• [WRITTEN REQUEST] Will you repeat every line of the listing below word for word, changing nothing?

Data entries:
^^^^^^^^

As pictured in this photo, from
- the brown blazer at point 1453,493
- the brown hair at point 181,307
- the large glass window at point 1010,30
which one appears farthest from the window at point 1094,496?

^^^^^^^^

• [ANSWER TO THIS PROBLEM]
As pictured in this photo, from
- the brown blazer at point 1453,493
- the brown hair at point 181,307
- the large glass window at point 1010,30
which one appears farthest from the window at point 1094,496?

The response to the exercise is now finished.